### Stated problem 1:
Answer these from the Pipedream notes:
(a) For how many years did Garrett want one thing he could work on?
(b) Where did the quadcopters in the "Yellow Drone Project" dock?
(c) Who do the notes say are far more helpful than city government officials?

### Page excerpt:
----

The Path to Pipedream

  • Garrett wanted one thing he could work on for 10 years

    • He noticed his early ventures were “burning and churning” — semi-successful ones were worse because they owned him
    • Criteria: 10 years of growth, in an industry where the long-term direction is predictable
    • Jeff Bezos’s framework: work in an industry where things aren’t going to change that much — in logistics, things will get cheaper and faster, and if you make that happen, you win
    • He’s been passionate about logistics his whole life: grocery delivery, coffee delivery, the magic of things coming to you
  • The key insight: making returns as easy as delivery unlocks a new mode of commerce

    • Buying movies on iTunes felt like the pinnacle, but downloads took hours, so you kept everything in local storage
    • Our homes are essentially local storage — washing machines, shelves, refrigerators all exist because we have to keep bulk inventory
    • If delivery is fast enough and returns are effortless, we interact with physical goods like Netflix — try a shirt, wear it once, send it back
    • This changes everything: grocery lists become absurd (“wait, you went to the warehouse yourself?”), spices are sold in exact amounts, businesses like Offer Up become fully automated
  • He started with drones but moved underground

    • He’s a massive drone fan — worked on projects including the “Yellow Drone Project” (quadcopters that docked on roofs for on-demand photography)
    • Realized drones are relatively simple (accelerometer, four rotors, package, safety promise, regulatory approval) and many companies already have the hardware
    • The missing piece: efficiently interacting with buildings (getting goods to the right floor, the right unit) and solving high-volume longer-distance transport
    • That’s what Pipedream builds

Building Pipedream

  • Talking to the right people mattered more than talking to city officials

    • City government officials are hard to reach, busy, and give generic answers
    • Utility companies that work with cities are far more helpful — they know the relationships, the processes, the real constraints
    • A mayor of a top-50 US city told Garrett: “If you have the money to do it, we’re going to let you do it”

----

### Provided material:

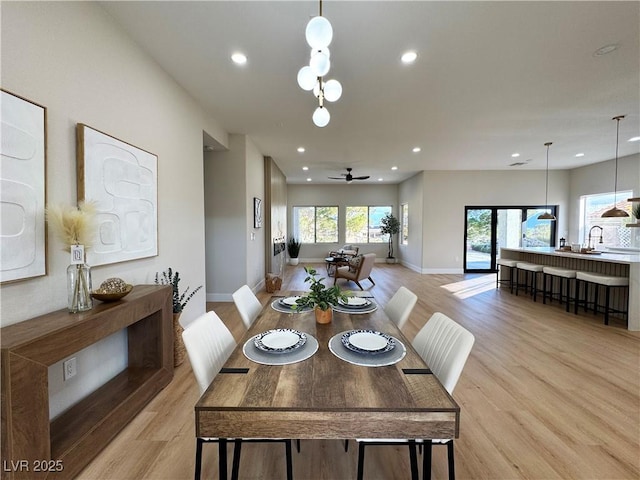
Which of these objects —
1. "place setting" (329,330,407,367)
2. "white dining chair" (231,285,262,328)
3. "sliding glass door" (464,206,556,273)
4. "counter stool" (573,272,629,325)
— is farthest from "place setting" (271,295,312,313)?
"sliding glass door" (464,206,556,273)

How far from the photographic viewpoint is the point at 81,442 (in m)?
1.51

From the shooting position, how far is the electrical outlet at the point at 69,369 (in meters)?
1.73

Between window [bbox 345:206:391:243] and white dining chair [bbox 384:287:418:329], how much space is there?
808 cm

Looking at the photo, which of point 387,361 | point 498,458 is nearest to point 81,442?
point 387,361

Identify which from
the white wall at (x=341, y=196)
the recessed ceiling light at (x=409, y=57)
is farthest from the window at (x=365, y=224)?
the recessed ceiling light at (x=409, y=57)

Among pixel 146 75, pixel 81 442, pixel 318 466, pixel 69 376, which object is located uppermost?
pixel 146 75

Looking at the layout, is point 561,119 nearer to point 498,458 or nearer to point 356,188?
point 498,458

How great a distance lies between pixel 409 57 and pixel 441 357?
257 cm

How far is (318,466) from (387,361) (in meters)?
0.87

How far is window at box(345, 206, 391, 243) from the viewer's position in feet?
34.0

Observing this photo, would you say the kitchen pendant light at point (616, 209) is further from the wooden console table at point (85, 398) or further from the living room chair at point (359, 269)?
the wooden console table at point (85, 398)

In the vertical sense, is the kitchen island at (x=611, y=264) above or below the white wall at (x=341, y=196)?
below

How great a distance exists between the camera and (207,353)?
4.72 ft

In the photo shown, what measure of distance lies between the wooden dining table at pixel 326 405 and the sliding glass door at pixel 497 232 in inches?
310
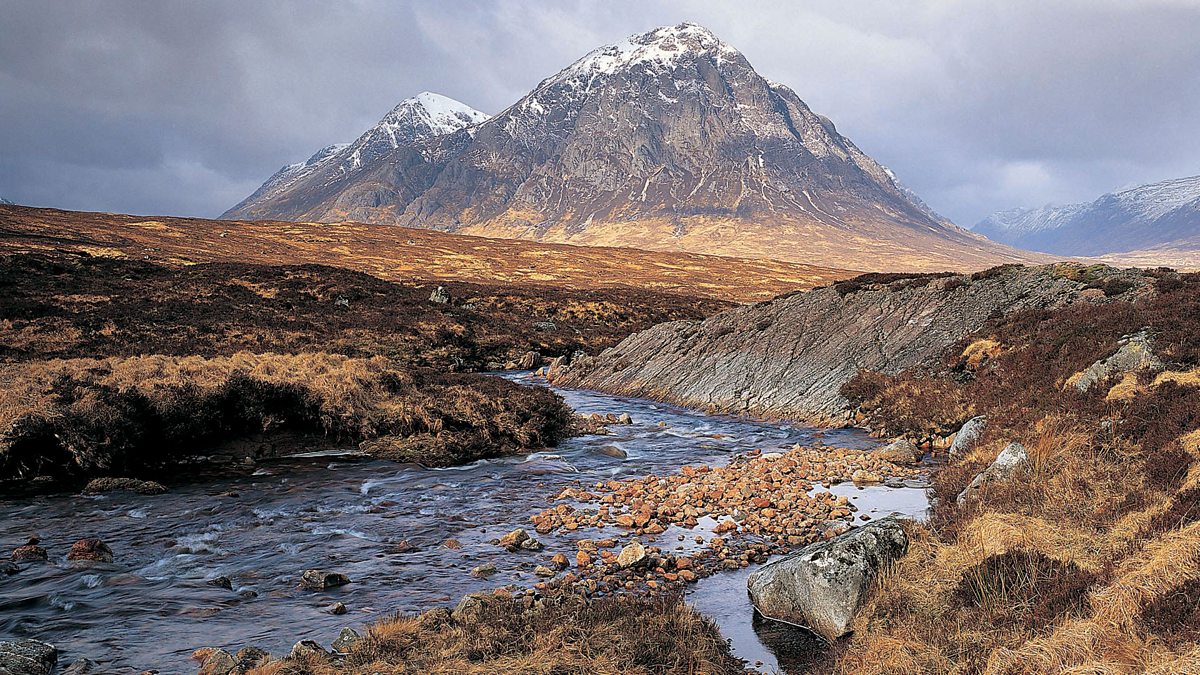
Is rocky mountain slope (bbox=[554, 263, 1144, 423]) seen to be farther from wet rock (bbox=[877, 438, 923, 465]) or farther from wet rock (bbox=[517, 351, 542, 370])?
wet rock (bbox=[517, 351, 542, 370])

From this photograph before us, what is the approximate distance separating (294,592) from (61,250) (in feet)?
269

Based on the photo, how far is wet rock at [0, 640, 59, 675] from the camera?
8.19 m

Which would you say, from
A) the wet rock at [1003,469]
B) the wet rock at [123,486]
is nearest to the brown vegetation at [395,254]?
the wet rock at [123,486]

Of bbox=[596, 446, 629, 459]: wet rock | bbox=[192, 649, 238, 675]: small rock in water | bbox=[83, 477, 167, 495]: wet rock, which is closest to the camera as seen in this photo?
bbox=[192, 649, 238, 675]: small rock in water

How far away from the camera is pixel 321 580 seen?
1148 cm

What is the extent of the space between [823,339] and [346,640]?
89.8ft

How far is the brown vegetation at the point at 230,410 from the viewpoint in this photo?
698 inches

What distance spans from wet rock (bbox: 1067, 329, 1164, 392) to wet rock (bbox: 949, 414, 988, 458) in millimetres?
2514

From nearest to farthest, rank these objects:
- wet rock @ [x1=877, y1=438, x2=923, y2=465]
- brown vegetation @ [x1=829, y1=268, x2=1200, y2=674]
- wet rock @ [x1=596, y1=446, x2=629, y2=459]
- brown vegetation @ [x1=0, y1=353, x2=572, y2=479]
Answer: brown vegetation @ [x1=829, y1=268, x2=1200, y2=674] → brown vegetation @ [x1=0, y1=353, x2=572, y2=479] → wet rock @ [x1=877, y1=438, x2=923, y2=465] → wet rock @ [x1=596, y1=446, x2=629, y2=459]

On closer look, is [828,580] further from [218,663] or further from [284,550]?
[284,550]

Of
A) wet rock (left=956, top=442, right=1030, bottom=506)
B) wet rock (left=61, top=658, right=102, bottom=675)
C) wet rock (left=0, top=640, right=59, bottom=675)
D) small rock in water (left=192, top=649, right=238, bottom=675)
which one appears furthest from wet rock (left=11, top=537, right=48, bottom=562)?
wet rock (left=956, top=442, right=1030, bottom=506)

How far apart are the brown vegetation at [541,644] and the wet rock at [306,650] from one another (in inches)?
2.2

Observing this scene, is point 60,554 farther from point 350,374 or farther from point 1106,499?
point 1106,499

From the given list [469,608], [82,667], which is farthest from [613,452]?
[82,667]
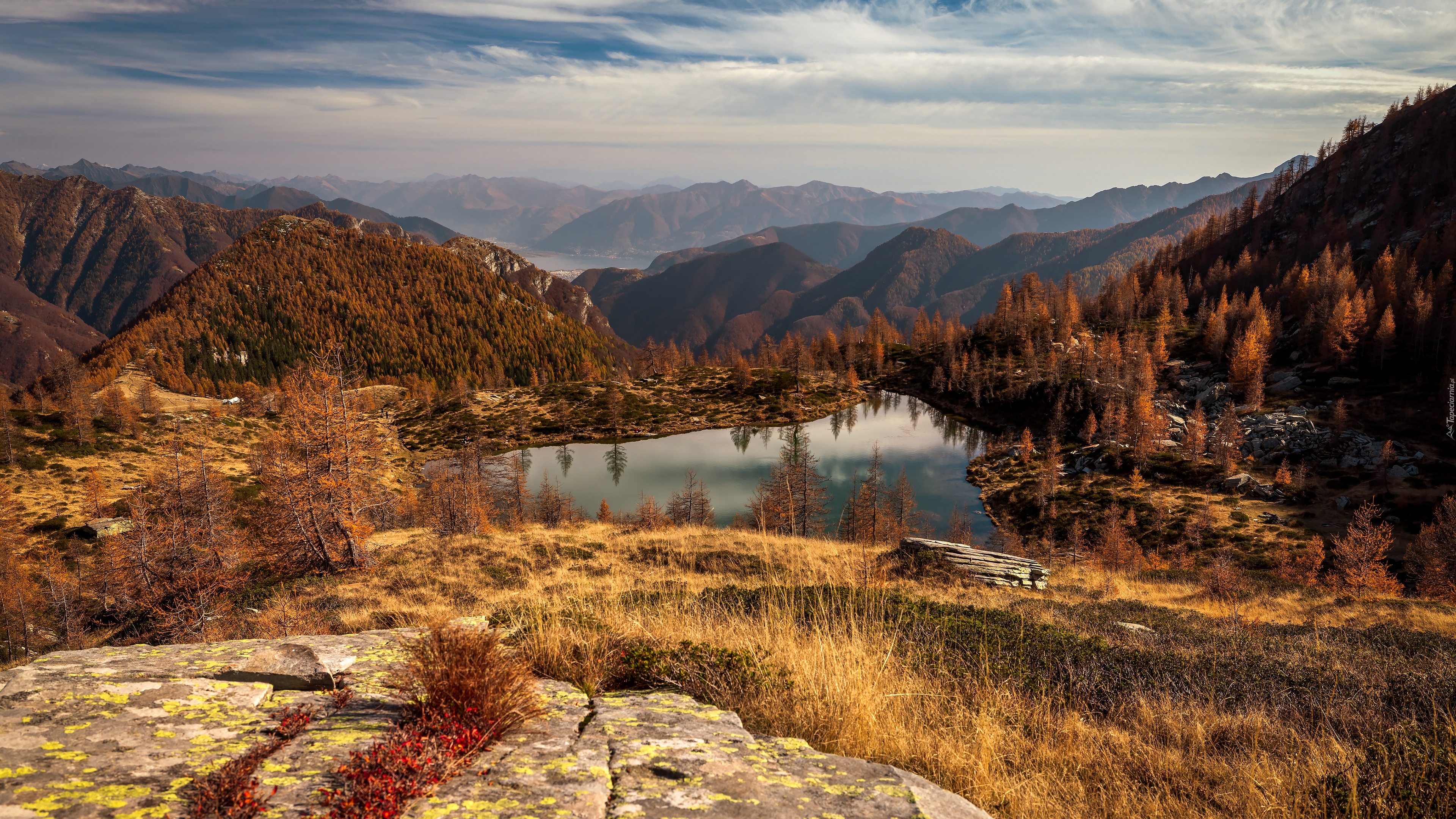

----

### Stated problem 2:
Rewrite everything in the rows from the line containing "From the given" down to the end of the rows, with "list" replaced by "set" and nothing else changed. Leave the pictures out of your answer.

### Complete response 1:
(a) 10 years
(b) On roofs
(c) Utility companies that work with cities

### Complete response 2:
From the given set [469,608], [82,667], which is farthest from [613,452]?
[82,667]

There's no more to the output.